Le 22 juin 2026, OpenAI a annoncé une extension significative de sa plateforme de cybersécurité Daybreak, lancée initialement en mai. L'entreprise a dévoilé une version finale et améliorée de GPT-5.5-Cyber, son modèle spécialisé dans la sécurité informatique, ainsi qu'une nouvelle initiative appelée Patch the Planet, développée en partenariat avec la société de sécurité Trail of Bits. Sur le benchmark CyberGym, qui mesure la capacité d'un agent à reproduire des vulnérabilités connues, GPT-5.5-Cyber obtient 85,6 %, devançant GPT-5.5 classique (81,8 %) et le modèle concurrent Mythos 5 d'Anthropic (83,6 %). Sur ExploitGym et SEC Bench Pro, il atteint respectivement 39,5 % et 69,8 %, contre 29,95 % et 63,1 % pour GPT-5.5. Le modèle a déjà été utilisé pour identifier des failles dans des bases de code majeures comme Firefox, V8, Safari, OpenBSD, FreeBSD et les implémentations HTTP/2.

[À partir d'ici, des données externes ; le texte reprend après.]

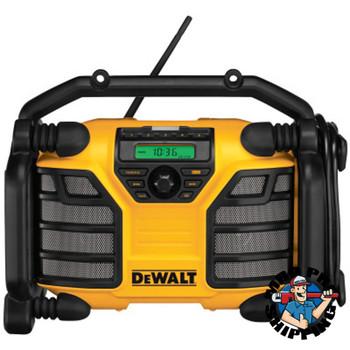 DeWalt 12V/20V MAX* Worksite Charger Radios (1 EA/EA)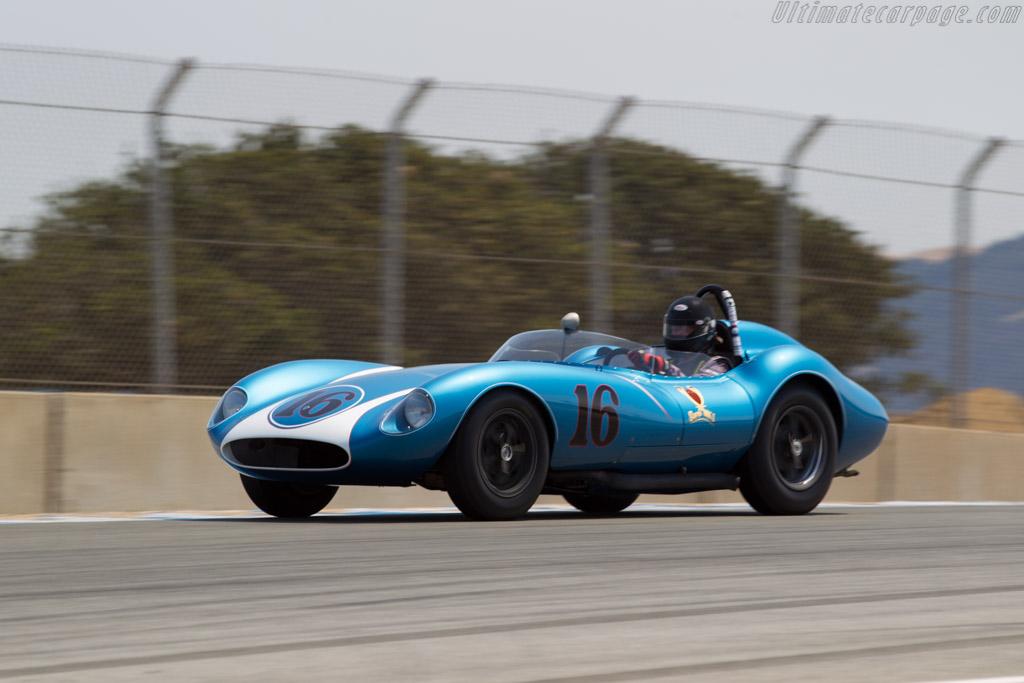 Scarab Mk1 - Chassis: 001 - Driver: David Swig  - 2016 Monterey Motorsports Reunion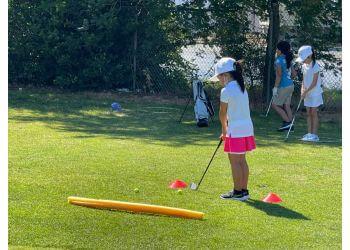Tacoma golf course Meadow Park Golf Course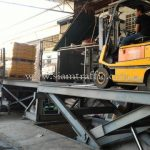 สีทาเส้นถนน 30% สีเหลือง TRI-STAR (มอก.) จำนวน 1,500 ถุง ส่งออกไปประเทศพม่า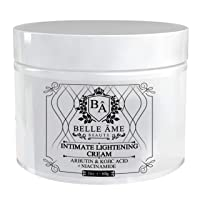Intimate Skin Lightening Cream - Belle Ame - For Anywhere on your Body - Underarms, Knees, Thighs, Elbows, Buttocks, Dark Spots (2oz)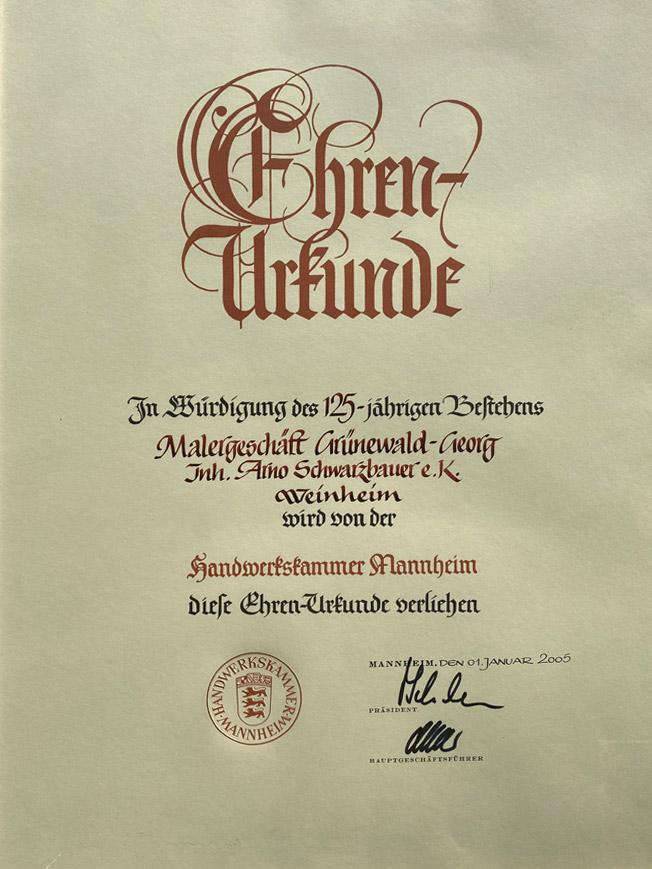 125 Jahre Jubiläum Ehrenurkunde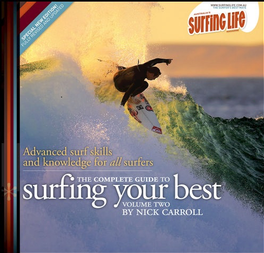 Complete Guide to Surfing Your Best magazine cover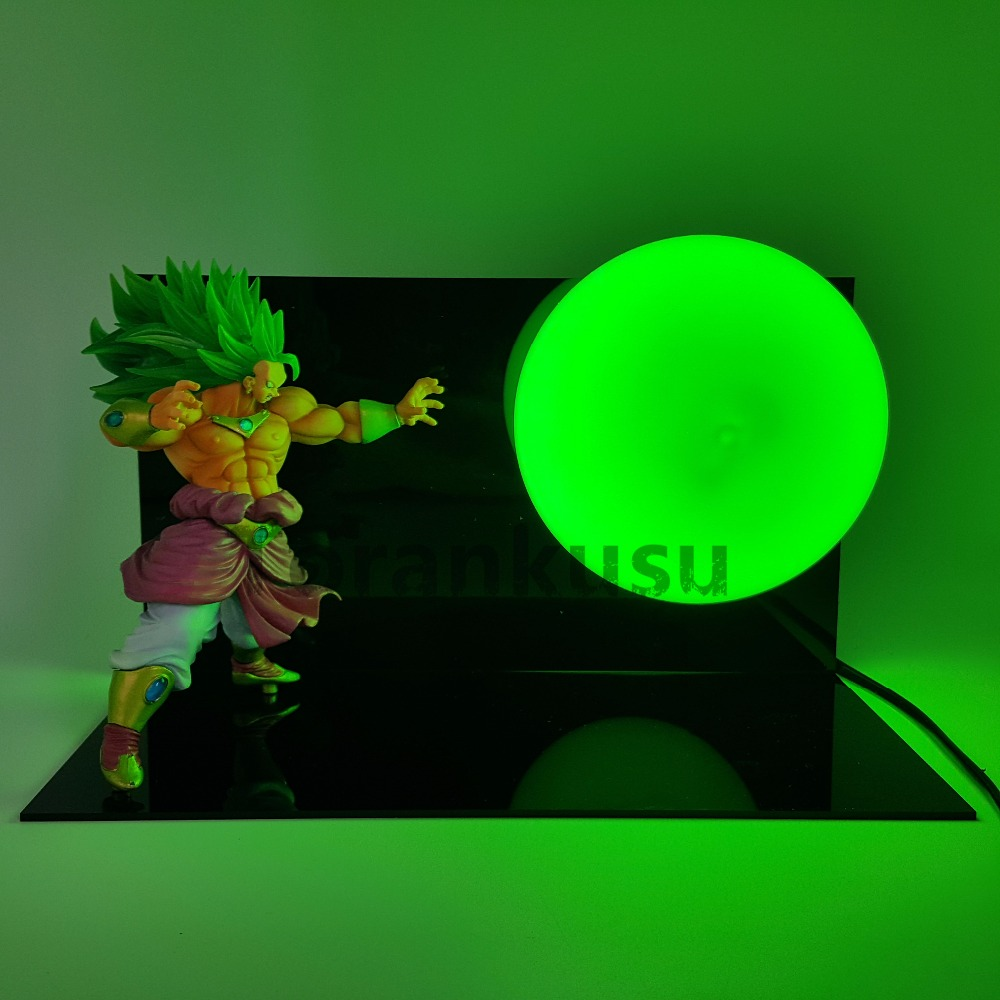Dragon Ball Z Broly PVC Action Figure Collectible Model Toy Anime Dragon Ball Super DBZ Broly Super Saiyan 3 Kamehameha Led Bulb dragon ball z action figure broli super saiyan pvc model toy broly esferas del dragon dbz figuras db11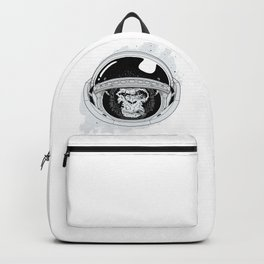 Monkey in white space Backpack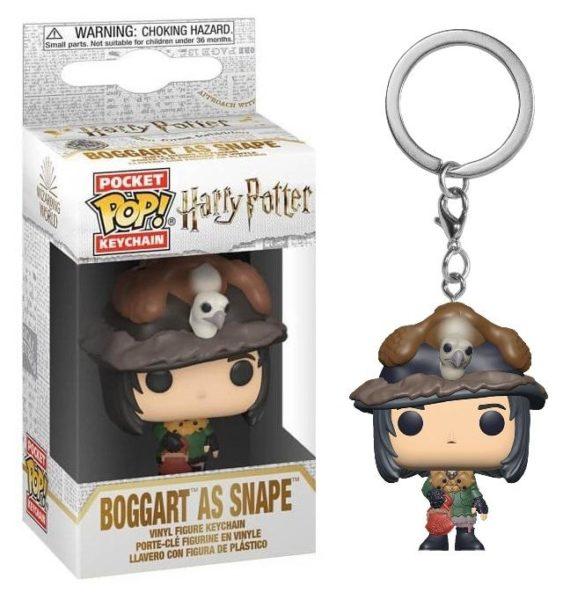 Harry Potter : Severus Snape NEUF Porte-Clés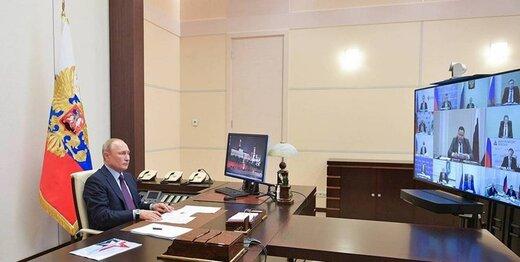 تشریح وضعیت نخستوزیر روسیه از زبان پوتین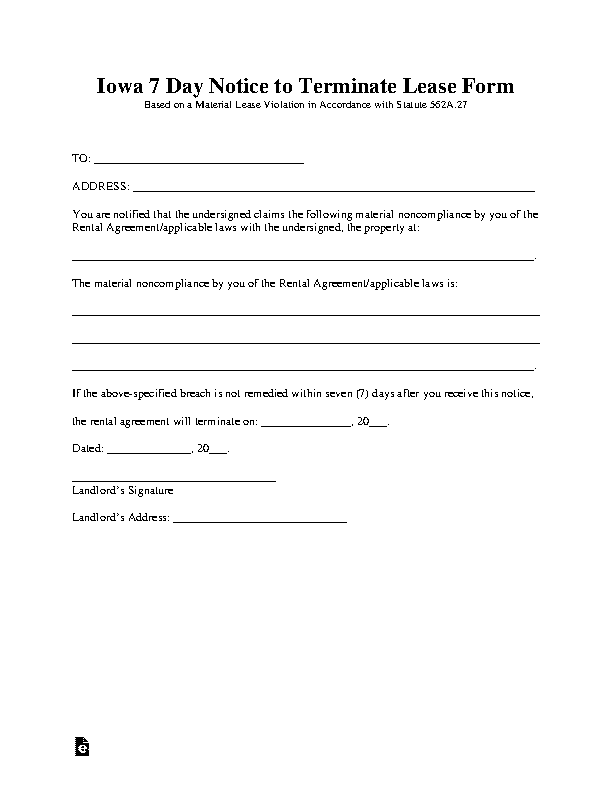 Iowa 7 Day Notice To Quit Noncompliance Form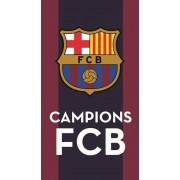 FC Barcelona Handduk 35 x 65 cm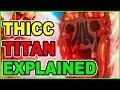 THICC 120 METER ROD TITAN EXPLAINED! | Attack on Titan Season 3 Colossal Titan Theory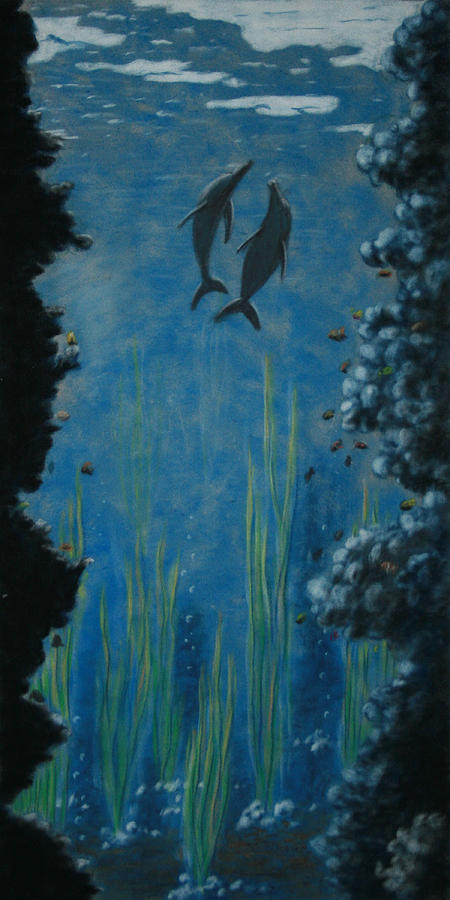 Dolphins Painting - Through The Trench by Charles Hubbard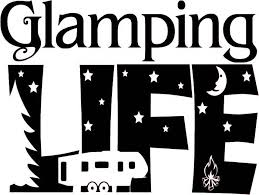 Glamping Life Camping Vinyl Decal Camper Decal Rv Vinyl Decal Sticker Camper Decor Trailer Sticker Vinyl Lettering Decal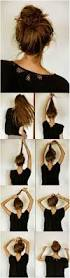 best 25 easy casual updo ideas on pinterest casual updos for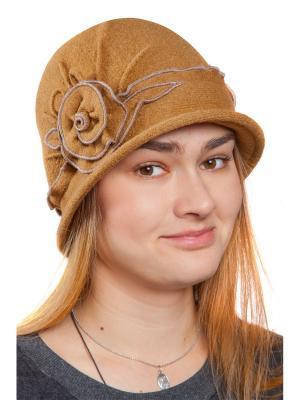 Шляпа женская Мона Three S. Цвет: светло-коричневый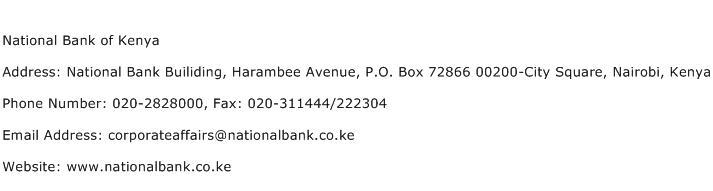 National Bank of Kenya Address Contact Number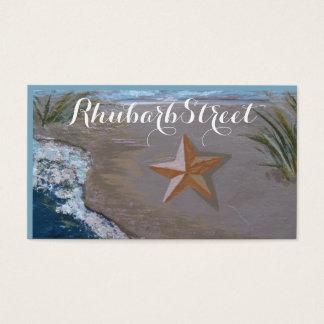 """Starfish on Slate"" business card"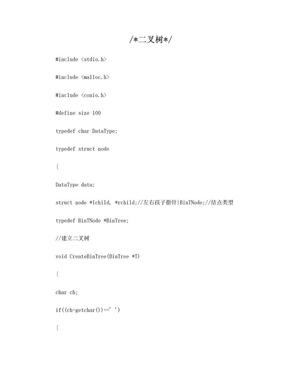 自考数据结构上机题目3 二叉树.doc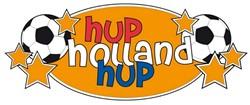 Deco Hup Holland Hup Karton 60X24CM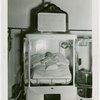 Infant Incubator - Baby in incubator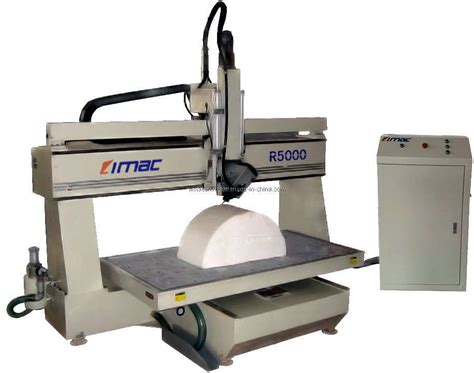 cnc machines for woodworking cnc woodworking woodworker magazine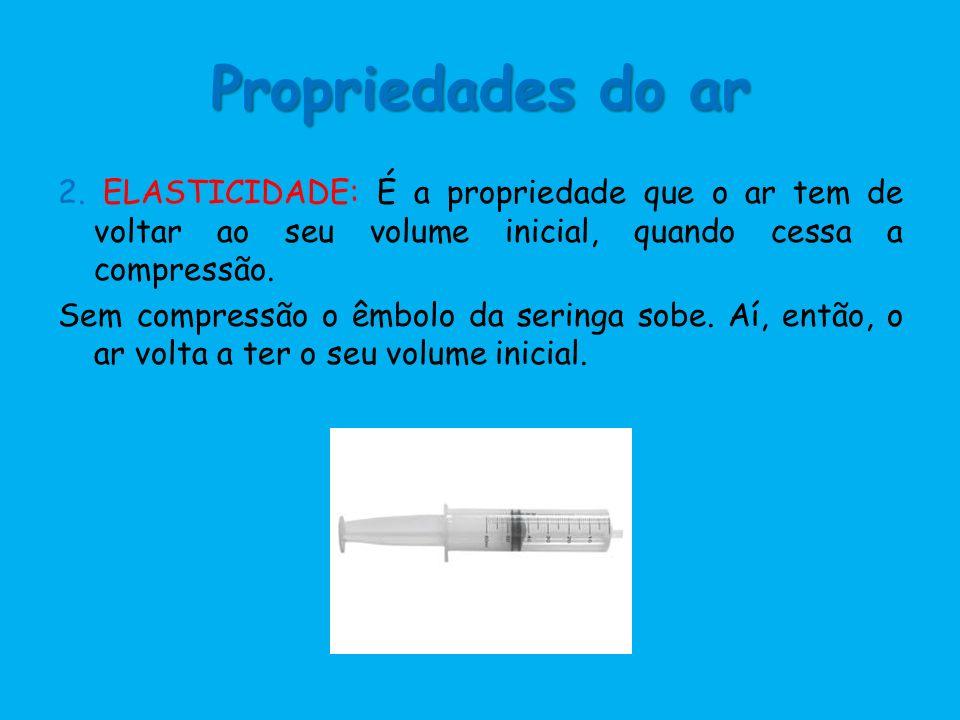 Propriedades do ar 2. ELASTICIDADE: É a propriedade que o ar tem de voltar ao seu volume inicial, quando cessa a compressão. Sem compressão o êmbolo d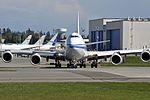 Air China, Boeing 747-89L, B-2481 - PAE (22325741570).jpg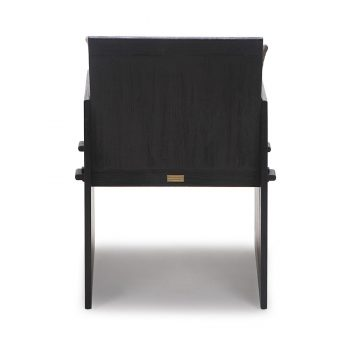 Solid wood crate cabinet box accent dining chair with traditional wood joinery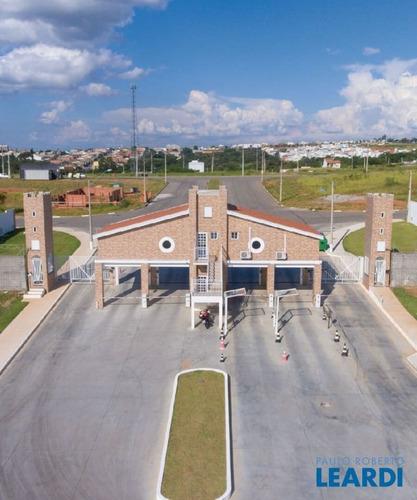 Casa Em Condomínio - Caguassu - Sp - 623450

Ce que change cette annonce, c'est la philosophie même de l'assistance en cybersécurité. GPT-5.5-Cyber n'est plus conçu pour simplement signaler des problèmes : il accompagne les équipes de sécurité sur l'intégralité du cycle de remédiation, de la détection initiale jusqu'au développement et au test du correctif, en passant par la validation des vulnérabilités dans des environnements contrôlés. Pour les professionnels de la sécurité, qui manquent chroniquement de temps et de ressources face à des bases de code de plus en plus volumineuses, c'est une accélération concrète du travail défensif. L'initiative Patch the Planet vise quant à elle l'écosystème open source, particulièrement exposé faute de ressources dédiées, en y apportant ces capacités d'analyse avancée.
OpenAI s'inscrit ici dans une compétition directe avec Anthropic, dont le modèle Mythos 5 cible le même marché de la cybersécurité haut de gamme avec un système d'accès sur dossier similaire. GPT-5.5-Cyber est réservé aux défenseurs vérifiés dont le travail nécessite des capacités avancées, avec une vérification et un suivi renforcés. Sur le plan institutionnel, OpenAI travaille avec le Center for AI Standards and Innovation (CAISI), le Bureau du Directeur national de la cybersécurité (ONCD) et l'Office de la politique scientifique et technologique (OSTP) pour aligner ses déploiements sur le décret présidentiel du 2 juin sur l'IA. Cette coordination avec Washington signale une stratégie délibérée : se positionner comme partenaire de confiance des gouvernements sur les enjeux de sécurité nationale, au moment où l'IA offensive et défensive devient un enjeu géopolitique central.
L'initiative Patch the Planet améliore la sécurité de logiciels open source (Firefox, V8, OpenBSD, FreeBSD) massivement utilisés par les entreprises et administrations européennes.